Just as she considered summoning her rigging and blasting that pesky shark to kingdom come, Titanic ran past her, seemingly in slow motion, and then launched himself into the water in what Providence would later describe as "the manliest jump she'd ever seen". He swam past the group of Destroyers (again, in the most manly fashion) and then stuck his arm deep into the water. When he brought it back up, his hand clasped the swimsuit of Harder. The submarine was holding a waterproof camera and had a nervous grin on his face, at least as far as one could tell with the snorkel in the way.
"Uh, hi?" He tried.
v
"You did what?!" Admiral Holloway, clad in boxer shorts and a Hawaiian shirt, was visibly (although also very comically) enraged. Because, apparently, the camera that Harder had used to take the pictures had instantly uploaded them to a cloud. A cloud that he shared with Aoba of all people.
"I swear I did not take any lewd pics, feel free to check!" He said, hands gesturing defensively. Then, he hesitatingly added "… Okay, maybe a few slightly lewd ones. But not of the destroyers! I'm not a fucking pervert!"
"Why are you here in the first place?" That was Titanic, water still dripping from his body, much to Providence's joy. Gosh, he was just so manly! She blushed, and under her sunglasses, she stared starry-eyed at the British liner.
"You kiddin' me? Aoba will pay in gold for these pictures!"
"No. No she won't, because Goto will make her wish she'd never been summoned!" Holloway's head was flushed red and, had he been a shipgirl, his ears would have been venting steam by now. "Tell me why she wants these pictures!"

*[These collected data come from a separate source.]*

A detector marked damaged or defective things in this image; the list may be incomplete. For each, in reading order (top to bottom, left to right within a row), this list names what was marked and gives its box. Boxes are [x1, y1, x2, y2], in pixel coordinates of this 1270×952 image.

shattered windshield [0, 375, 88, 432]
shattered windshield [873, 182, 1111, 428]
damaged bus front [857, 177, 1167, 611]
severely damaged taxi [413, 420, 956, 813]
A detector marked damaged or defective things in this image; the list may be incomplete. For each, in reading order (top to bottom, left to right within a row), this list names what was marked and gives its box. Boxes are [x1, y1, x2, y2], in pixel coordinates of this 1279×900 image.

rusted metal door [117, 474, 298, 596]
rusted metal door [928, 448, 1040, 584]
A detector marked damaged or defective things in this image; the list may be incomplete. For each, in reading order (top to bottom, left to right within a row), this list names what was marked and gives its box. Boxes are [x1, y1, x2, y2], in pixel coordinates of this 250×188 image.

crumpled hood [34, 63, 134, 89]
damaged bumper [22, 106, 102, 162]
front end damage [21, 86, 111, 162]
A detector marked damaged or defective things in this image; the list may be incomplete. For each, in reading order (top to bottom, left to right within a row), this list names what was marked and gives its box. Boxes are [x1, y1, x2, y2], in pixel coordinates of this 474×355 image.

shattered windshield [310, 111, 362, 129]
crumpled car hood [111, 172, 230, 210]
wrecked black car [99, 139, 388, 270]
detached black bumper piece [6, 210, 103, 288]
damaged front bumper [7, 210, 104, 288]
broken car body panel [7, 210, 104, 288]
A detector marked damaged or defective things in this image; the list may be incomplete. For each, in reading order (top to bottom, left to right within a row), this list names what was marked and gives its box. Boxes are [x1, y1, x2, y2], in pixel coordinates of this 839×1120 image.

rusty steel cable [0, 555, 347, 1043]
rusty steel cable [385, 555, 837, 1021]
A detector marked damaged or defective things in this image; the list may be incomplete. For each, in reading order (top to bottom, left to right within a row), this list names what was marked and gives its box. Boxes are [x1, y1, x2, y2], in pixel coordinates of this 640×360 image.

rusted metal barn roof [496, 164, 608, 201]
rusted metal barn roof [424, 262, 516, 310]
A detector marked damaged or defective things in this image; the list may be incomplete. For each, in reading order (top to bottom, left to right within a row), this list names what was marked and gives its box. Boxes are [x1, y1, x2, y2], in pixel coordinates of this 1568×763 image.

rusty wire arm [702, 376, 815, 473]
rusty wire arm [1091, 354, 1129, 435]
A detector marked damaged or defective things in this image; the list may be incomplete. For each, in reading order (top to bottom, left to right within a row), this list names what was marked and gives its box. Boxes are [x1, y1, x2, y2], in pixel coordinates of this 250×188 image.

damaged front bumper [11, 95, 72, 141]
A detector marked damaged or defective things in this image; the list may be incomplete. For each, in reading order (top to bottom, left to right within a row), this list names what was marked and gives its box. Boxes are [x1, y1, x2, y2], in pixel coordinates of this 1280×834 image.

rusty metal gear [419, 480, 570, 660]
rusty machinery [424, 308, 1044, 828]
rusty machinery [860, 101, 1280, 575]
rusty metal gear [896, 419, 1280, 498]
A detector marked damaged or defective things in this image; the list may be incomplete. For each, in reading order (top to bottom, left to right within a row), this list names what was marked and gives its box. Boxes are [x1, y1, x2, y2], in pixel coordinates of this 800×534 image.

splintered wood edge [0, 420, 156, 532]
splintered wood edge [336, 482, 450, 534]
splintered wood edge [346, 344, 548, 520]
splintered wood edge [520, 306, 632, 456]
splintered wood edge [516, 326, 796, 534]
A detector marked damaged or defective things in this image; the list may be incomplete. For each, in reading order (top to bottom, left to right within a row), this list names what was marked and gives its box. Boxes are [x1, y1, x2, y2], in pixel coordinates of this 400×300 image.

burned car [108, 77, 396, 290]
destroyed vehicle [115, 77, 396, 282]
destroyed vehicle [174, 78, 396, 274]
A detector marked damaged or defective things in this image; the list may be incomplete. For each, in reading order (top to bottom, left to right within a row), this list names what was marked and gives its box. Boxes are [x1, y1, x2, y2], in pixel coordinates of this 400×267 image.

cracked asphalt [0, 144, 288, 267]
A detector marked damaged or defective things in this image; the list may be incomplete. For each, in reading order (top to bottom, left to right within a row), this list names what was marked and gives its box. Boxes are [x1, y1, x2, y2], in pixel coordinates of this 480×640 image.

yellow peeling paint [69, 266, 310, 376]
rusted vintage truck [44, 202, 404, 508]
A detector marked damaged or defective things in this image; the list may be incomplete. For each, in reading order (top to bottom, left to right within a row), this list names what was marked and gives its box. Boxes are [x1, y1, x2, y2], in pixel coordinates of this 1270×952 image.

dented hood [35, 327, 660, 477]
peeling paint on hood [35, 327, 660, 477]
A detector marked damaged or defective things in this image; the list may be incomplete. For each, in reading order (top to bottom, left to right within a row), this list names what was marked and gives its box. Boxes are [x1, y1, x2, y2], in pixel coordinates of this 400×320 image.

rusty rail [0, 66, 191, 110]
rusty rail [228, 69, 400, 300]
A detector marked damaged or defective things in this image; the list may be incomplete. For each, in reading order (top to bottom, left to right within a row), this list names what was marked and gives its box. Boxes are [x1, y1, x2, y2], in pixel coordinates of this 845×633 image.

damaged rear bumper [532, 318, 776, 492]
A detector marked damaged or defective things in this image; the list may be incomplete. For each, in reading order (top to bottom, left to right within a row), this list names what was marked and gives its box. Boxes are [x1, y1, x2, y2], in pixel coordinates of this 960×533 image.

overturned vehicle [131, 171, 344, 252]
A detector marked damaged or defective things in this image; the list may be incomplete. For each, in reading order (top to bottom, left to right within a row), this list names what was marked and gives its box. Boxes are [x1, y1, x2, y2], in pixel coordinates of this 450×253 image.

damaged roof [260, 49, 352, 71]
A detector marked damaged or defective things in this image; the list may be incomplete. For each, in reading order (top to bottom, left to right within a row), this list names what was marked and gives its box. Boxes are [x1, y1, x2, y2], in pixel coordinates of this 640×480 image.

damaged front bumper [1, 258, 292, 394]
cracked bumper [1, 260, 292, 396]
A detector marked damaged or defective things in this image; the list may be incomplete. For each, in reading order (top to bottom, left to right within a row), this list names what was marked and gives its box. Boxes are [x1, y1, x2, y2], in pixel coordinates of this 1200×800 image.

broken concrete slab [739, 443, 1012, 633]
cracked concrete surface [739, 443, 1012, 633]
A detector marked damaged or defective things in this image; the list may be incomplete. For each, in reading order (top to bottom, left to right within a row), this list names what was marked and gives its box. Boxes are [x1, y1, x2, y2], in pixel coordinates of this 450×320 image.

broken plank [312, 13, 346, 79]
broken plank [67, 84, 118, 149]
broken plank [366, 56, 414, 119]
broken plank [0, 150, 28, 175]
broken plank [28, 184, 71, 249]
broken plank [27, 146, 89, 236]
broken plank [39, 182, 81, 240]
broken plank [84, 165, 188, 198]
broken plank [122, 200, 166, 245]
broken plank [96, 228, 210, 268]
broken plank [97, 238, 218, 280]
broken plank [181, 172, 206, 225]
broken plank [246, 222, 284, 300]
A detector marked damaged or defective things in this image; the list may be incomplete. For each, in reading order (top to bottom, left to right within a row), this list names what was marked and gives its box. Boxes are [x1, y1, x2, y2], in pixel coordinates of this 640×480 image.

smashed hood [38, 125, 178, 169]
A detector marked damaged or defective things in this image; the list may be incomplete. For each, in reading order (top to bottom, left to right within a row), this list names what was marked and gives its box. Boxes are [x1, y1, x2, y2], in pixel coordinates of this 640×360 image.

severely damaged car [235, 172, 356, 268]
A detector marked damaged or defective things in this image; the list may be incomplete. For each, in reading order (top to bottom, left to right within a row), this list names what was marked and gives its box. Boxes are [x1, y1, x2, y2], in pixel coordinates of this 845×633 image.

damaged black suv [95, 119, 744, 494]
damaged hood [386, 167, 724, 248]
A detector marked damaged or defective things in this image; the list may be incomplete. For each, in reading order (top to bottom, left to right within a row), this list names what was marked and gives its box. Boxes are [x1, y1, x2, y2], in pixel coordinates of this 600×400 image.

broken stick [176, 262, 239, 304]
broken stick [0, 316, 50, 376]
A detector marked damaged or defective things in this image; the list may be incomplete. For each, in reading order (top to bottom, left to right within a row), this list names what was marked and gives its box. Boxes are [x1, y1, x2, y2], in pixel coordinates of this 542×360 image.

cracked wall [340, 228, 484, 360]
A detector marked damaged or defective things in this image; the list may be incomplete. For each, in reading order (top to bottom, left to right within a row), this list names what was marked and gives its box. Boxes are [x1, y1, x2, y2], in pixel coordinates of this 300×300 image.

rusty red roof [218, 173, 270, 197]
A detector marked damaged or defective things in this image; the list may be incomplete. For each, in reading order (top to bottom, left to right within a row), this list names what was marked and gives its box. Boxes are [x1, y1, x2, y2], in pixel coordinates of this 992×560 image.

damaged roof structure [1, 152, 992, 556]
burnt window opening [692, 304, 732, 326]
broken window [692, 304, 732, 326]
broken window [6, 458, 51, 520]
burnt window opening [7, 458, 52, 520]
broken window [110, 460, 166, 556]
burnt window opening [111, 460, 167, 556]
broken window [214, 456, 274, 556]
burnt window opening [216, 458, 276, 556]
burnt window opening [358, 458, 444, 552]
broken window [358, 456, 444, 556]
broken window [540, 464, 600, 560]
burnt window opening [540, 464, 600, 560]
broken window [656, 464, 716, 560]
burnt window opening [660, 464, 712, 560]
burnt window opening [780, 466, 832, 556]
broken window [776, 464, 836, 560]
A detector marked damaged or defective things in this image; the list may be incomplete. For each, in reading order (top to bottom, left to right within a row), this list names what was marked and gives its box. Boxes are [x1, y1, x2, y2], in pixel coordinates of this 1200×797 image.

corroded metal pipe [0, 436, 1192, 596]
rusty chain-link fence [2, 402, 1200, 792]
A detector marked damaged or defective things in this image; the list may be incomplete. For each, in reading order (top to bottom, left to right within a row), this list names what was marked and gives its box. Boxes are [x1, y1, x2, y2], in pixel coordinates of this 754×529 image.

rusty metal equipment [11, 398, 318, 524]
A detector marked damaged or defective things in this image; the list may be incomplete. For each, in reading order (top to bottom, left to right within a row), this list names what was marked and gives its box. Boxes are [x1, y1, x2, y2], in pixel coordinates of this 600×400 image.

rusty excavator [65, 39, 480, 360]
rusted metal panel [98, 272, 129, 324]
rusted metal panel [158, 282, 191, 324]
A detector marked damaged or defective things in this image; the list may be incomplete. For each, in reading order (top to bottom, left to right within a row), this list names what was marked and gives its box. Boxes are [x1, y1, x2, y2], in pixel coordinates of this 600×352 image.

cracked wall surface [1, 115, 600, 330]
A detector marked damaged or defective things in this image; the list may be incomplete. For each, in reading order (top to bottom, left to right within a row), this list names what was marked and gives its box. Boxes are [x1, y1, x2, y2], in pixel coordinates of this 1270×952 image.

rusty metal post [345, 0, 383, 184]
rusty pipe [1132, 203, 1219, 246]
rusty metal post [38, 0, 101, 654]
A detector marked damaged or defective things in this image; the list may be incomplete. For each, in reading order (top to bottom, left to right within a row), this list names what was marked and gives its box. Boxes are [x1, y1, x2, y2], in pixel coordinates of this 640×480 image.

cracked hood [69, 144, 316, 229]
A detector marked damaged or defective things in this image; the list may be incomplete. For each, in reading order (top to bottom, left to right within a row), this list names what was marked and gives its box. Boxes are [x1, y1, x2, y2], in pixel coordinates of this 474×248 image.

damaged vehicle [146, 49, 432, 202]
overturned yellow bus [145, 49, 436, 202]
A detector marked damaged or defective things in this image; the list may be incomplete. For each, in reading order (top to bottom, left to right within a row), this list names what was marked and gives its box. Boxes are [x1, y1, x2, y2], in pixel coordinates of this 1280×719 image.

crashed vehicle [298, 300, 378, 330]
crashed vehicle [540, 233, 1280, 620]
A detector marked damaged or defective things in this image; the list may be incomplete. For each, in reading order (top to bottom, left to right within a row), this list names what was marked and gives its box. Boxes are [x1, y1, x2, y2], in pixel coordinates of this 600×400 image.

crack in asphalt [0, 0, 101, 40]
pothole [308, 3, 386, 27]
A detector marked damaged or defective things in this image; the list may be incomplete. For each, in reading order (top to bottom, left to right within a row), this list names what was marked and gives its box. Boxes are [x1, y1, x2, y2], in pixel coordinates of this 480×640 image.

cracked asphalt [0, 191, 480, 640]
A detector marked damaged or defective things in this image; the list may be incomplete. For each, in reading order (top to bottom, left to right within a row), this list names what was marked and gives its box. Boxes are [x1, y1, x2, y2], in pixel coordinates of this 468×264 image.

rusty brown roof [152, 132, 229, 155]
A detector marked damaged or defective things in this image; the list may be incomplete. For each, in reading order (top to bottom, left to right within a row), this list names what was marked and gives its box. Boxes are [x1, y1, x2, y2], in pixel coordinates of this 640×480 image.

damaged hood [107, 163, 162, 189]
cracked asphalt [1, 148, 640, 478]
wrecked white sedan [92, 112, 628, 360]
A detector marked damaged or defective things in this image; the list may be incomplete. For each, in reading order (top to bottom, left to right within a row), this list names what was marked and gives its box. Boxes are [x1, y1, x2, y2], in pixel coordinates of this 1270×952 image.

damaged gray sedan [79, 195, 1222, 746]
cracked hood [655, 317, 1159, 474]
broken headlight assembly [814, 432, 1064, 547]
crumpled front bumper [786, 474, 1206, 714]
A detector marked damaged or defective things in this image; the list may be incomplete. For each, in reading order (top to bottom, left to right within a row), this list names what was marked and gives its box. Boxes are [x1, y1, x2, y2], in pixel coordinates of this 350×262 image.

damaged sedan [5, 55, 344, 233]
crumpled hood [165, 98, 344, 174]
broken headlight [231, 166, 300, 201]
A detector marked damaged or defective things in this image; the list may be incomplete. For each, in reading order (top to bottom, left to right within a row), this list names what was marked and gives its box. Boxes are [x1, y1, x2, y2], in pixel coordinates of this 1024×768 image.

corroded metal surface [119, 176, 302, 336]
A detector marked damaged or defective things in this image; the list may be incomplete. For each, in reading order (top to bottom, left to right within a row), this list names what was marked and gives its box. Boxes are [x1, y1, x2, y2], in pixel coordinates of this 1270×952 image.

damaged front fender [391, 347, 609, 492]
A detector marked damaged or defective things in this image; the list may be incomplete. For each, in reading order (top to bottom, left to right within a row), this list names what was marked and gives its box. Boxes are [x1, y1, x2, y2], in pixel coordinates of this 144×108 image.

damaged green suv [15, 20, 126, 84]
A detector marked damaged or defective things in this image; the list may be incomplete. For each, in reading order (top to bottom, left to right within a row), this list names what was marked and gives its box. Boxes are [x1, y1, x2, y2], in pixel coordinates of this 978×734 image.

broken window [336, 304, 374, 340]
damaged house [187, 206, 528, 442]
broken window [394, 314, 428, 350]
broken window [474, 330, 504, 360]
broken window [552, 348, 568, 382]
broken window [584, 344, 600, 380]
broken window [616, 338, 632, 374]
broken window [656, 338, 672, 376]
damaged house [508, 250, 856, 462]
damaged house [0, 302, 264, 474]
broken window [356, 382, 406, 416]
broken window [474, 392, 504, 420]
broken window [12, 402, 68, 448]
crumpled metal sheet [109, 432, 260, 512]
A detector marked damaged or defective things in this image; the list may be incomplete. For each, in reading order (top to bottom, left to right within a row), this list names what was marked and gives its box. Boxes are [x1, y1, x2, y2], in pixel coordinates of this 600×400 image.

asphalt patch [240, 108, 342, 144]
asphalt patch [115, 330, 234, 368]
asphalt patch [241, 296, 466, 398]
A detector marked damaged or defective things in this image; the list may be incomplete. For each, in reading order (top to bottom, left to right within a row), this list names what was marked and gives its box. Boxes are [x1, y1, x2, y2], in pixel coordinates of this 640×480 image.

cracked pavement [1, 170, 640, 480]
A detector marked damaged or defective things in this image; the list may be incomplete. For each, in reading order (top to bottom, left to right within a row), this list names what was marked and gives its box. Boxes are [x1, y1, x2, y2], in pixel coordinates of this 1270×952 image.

"Gossip! Relationships! Confessions! DUH!" Harder responded as if it were the most obvious thing in the world.
"Uhh, Admiral sir?" A bikini-clad Wright walked up to Holloway, holding her smartphone in hand. "Seems we're too late. Aoba published her article a few minutes ago. And it's already got a good hundred thousand views and counting as we speak."
In the absence of a desk to bang his head against, Holloway instead elected to bang it against his hand.
"The news will eat us for fucking breakfast…" he sighed.
Wright scrolled futher down on her phone, and then seemed to do a double-take. Then she looked at Providence and blushed.
"What?" Providence demanded, rapidly becoming uneasy with the current situation. Wright looked at Admiral Holloway, then at Titanic. Both were busy lecturing Harder. She slowly walked over, and, blushing redder than a chili bean, handed Providence the phone.
There was a picture of her, in her blue bikini, standing on the beach. In the foreground, Titanic was darting through the water, while Providence's eyes seemed affixed on the liner's… lower backside. And her sunglasses did jack shit to hide it.
"Heeey~"
Providence turned around to come face to face with Olympic and Canberra, her elder half-sister, both nothing but shadowy figures encased in an aura of pure anger. Oh, and their eyes were shining bright like stars in the night sky.
"You have been a bad Providence." they chorused in eerie unison.
"Eep." Providence squealed as she desperately tried not to cry.